- Episode no.: Season 22 Episode 9
- Directed by: Juan José Campanella
- Story by: Julie Martin; Warren Leight;
- Production code: 220009
- Original air date: April 1, 2021

Guest appearances
- Christopher Meloni as Elliot Stabler; Isabel Gillies as Kathy Stabler;

Episode chronology
| ← Previous "The Only Way Out Is Through" | Next → "Welcome to the Pedo Motel" |
- Law & Order: Special Victims Unit season 22

= Return of the Prodigal Son (Law & Order: Special Victims Unit) =

"Return of the Prodigal Son" is the ninth episode of the 22nd season of Law & Order: Special Victims Unit. The episode aired on April 1, 2021, on NBC. It features the reintroduction of the character Elliot Stabler (Christopher Meloni), who had been written out of the series in the premiere episode of its 13th season, 10 years previously. The episode served as a precursor to the new series Law & Order: Organized Crime, of which Stabler is the main character. The episode was a two-part crossover event, which concluded with the Law & Order: Organized Crime premiere episode, "What Happens in Puglia".

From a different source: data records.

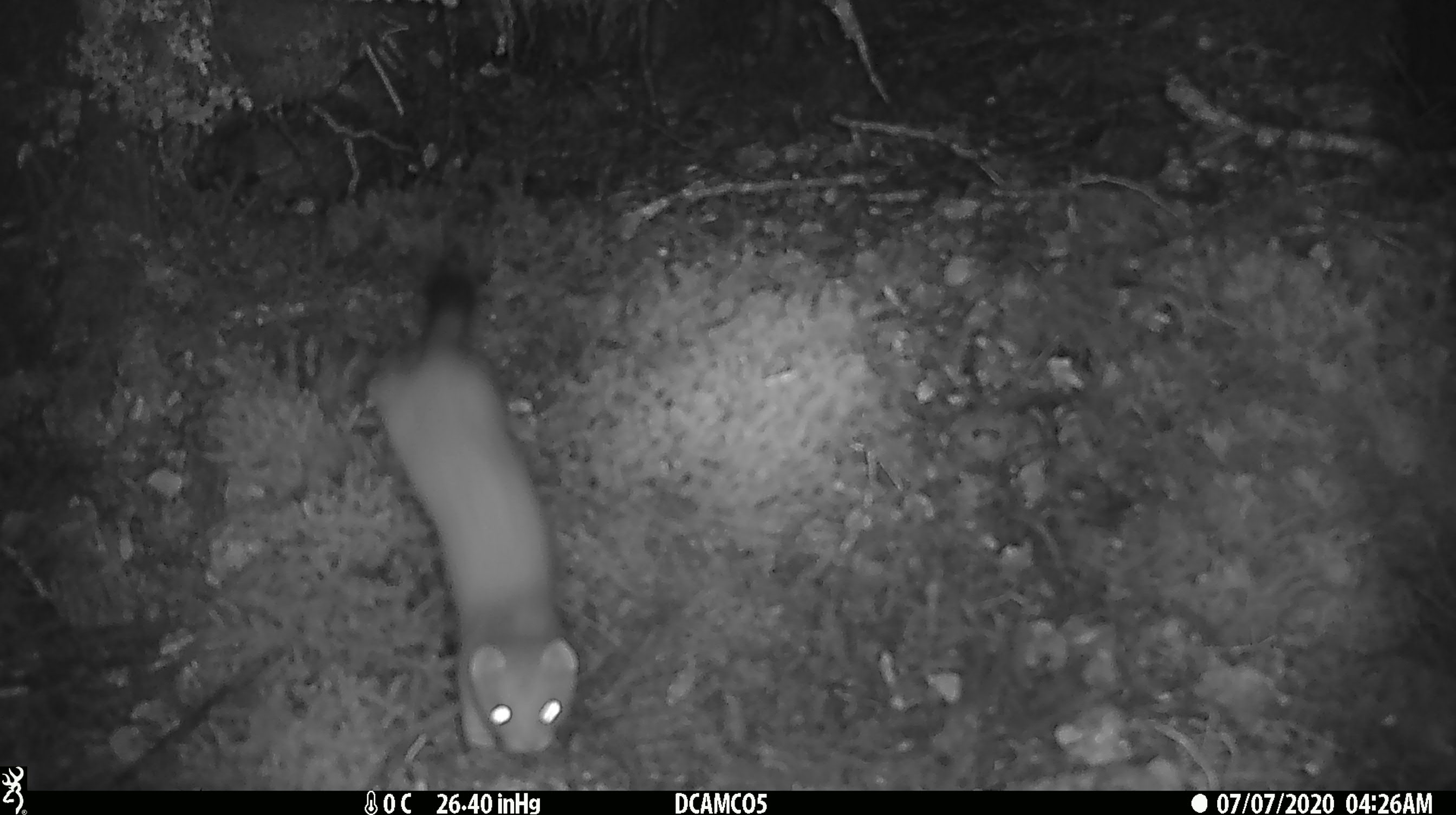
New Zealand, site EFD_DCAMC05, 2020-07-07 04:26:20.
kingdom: Animalia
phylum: Chordata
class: Mammalia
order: Carnivora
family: Mustelidae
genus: Mustela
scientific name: Mustela erminea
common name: stoat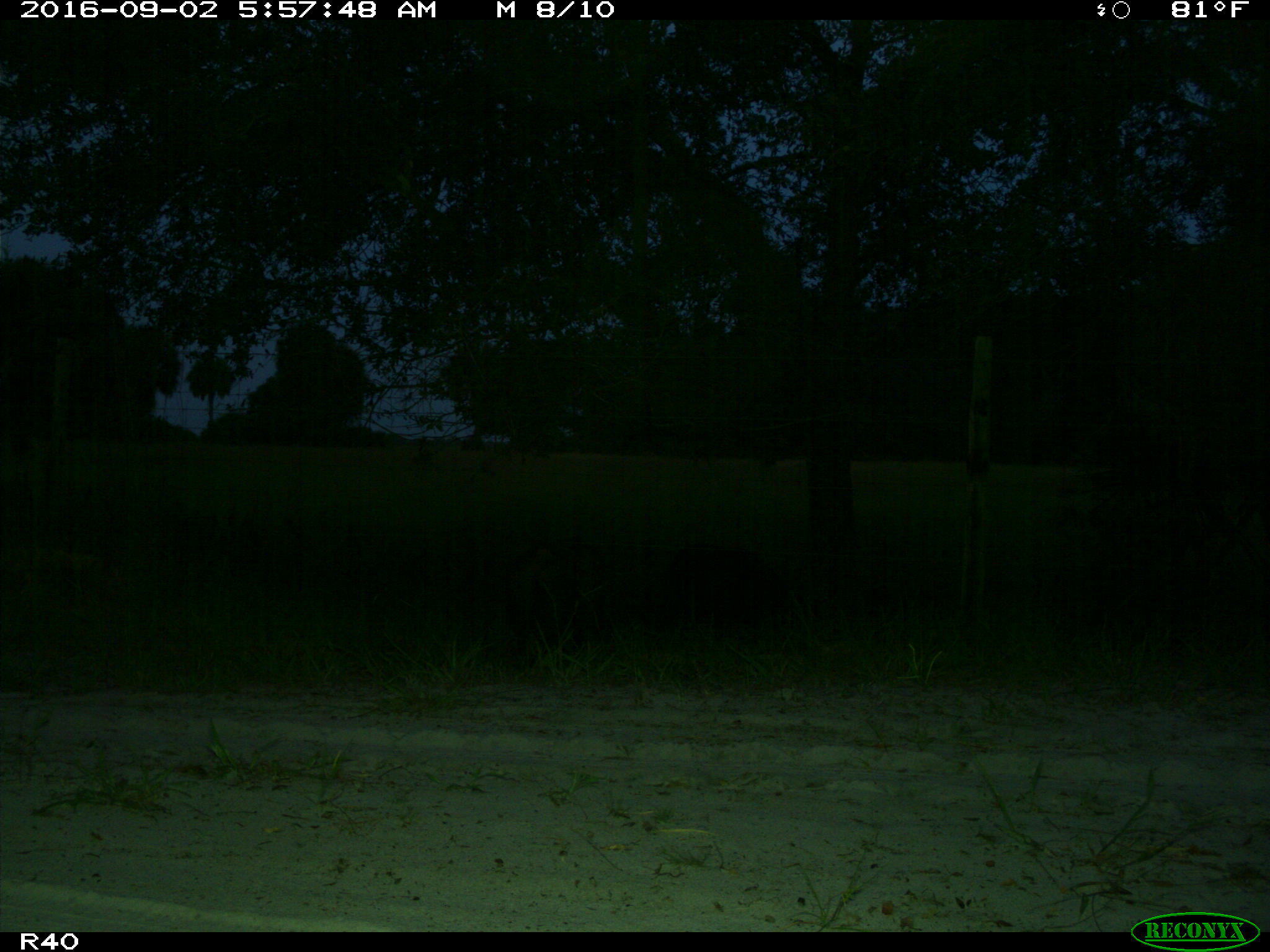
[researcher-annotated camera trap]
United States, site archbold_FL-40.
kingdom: Animalia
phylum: Chordata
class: Mammalia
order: Artiodactyla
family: Suidae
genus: Sus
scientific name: Sus scrofa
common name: wild boar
Sus scrofa (wild boar).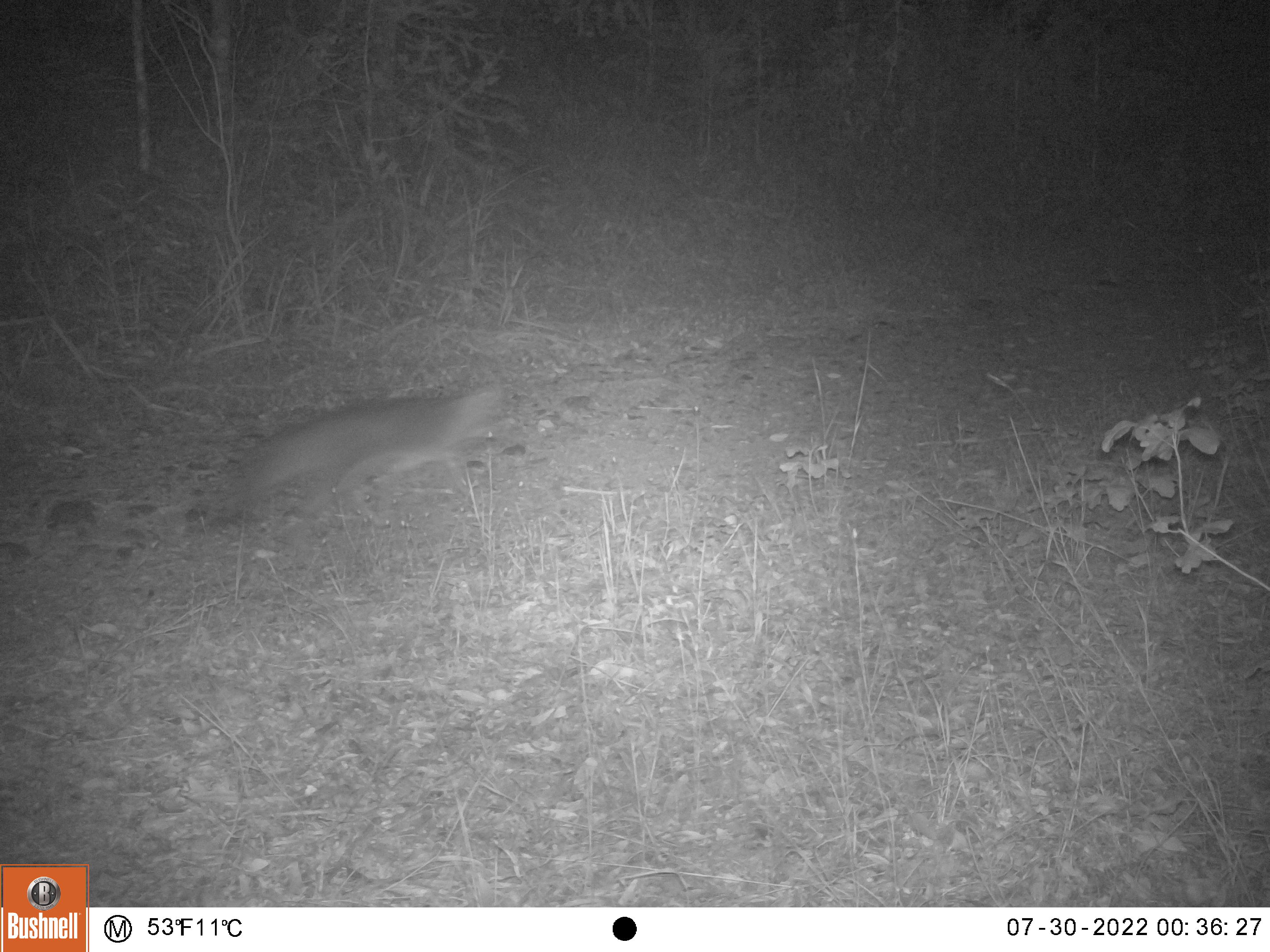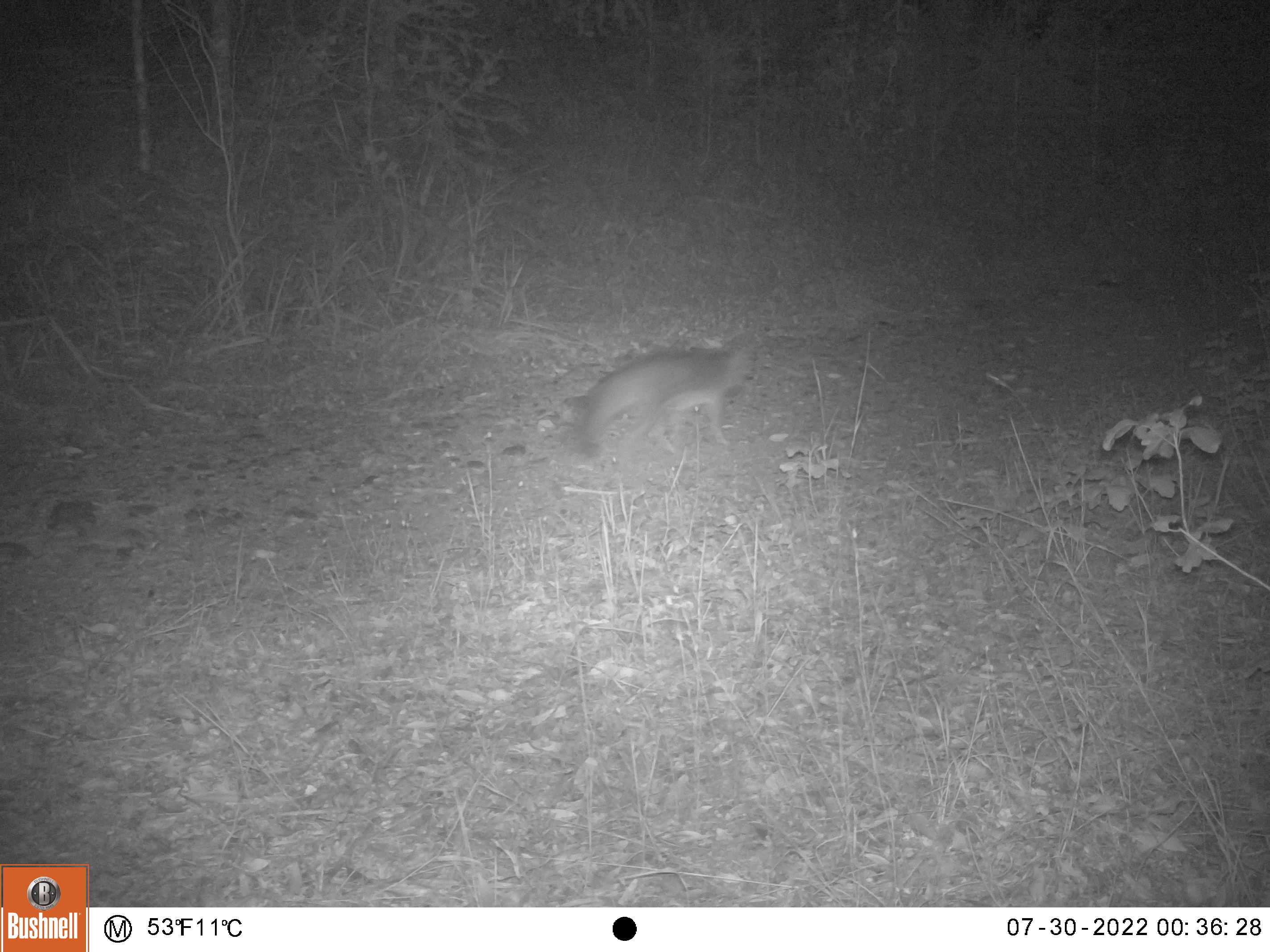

The episode centers around Stabler reuniting with his former partner, Olivia Benson (Mariska Hargitay), after his wife Kathy (Isabel Gillies) is killed in a car bombing apparently meant for him.

==Plot==
On her way to a dinner held in her honor, Captain Olivia Benson sees a badly injured Kathy Stabler being treated by ambulance EMTs, and her husband, Benson's former partner Elliot Stabler, tells her that someone bombed their rental car while they were en route to the dinner. Stabler, who resigned from SVU following the events of the episode "Smoked" 10 years earlier, has been living with his family in Rome, Italy, while working as the NYPD's liaison in Europe, specializing in organized crime; he believes that the mobsters he has been investigating were responsible for the bombing.

While waiting in the emergency room for news about Kathy, Benson and Stabler, who have not seen or heard from each other in a decade, have a quietly emotional conversation about Stabler's abrupt departure from SVU, which had a lasting effect on Benson. The emergency room doctor tells them that Kathy's condition is serious, but stable. Days later, however, her spleen ruptures during surgery, and she dies. Devastated, Stabler gathers his children together to mourn her.

Stabler becomes obsessed with finding Kathy's murderers, to the point that he repeatedly inserts himself into the investigation; Benson is forced to tell him to back down. He also confronts a group of jailed Albanian gangsters he believes to be responsible for Kathy's death and swears revenge.

==Production==
On March 31, 2020, NBC announced that it had ordered a 13-episode series with Meloni reprising his role as Stabler in a then-untitled SVU spinoff, to be produced by Dick Wolf. Later announced as Law & Order: Organized Crime, the new series centers on an organized crime task force.

Meloni's spin-off was initially slated for a fall release; plans for the series, however, were delayed to 2021 as a result of the COVID-19 pandemic. As a result of this, plans for him to appear in the 22nd season premiere of Law & Order: Special Victims Unit were subsequently scrapped, the showrunner, Warren Leight, deciding to wait until the night of Meloni's spin-off new premiere date.

This episode was originally intended to be the season's seventh episode, but it was pushed back due to production of both the pilot episode of Law & Order: Organized Crime as well as this episode not being completed in time for the original airdate.

==Response==
===Ratings===
"Return of the Prodigal Son" was watched by 8.03 million viewers, more than double the previous episode, and the most viewers for any episode of SVU since 2015, scoring a 1.7 rating/10 share among adults 18–49.

===Reviews===
"Return of the Prodigal Son" was well-received by critics.

Jack Ori of TV Fanatic praised the episode's focus on the renewed relationship between Benson and Stabler, especially the tension between them created by 10 years without contact. "This kind of story can be tricky to pull off. Fans have been eager for this reunion, but it wouldn't be realistic or great for Benson's character if she were 100% happy that Stabler was back and decided to forget that he'd disappeared," Ori wrote. "But SVU handled the dilemma perfectly, allowing Benson to go back and forth between falling into the old, comfortable relationship with Stabler and being reluctant to allow herself to go beyond being professional with him."

Kimberly Roots of TVLine praised the episode as "an exciting and emotionally messy ripping-open of the interpersonal mess left after El abruptly retired from the New York Police Department in Season 12".

Diane Gordon of TV Guide, in a review of both "Return of the Prodigal Son" and "What Happens in Puglia", praised Meloni's performance, but questioned whether the character had evolved during his 10-year absence. "Meloni is in solid form and easily slips back into the Stabler persona, but that persona is the same as it's always been. The real question the show will have to answer is: Is that a good thing? Both Stabler and Benson admit that times have changed, but they also write off a lot of his former mistakes as signs of his passion, so it's not clear how much the new series will force him to evolve."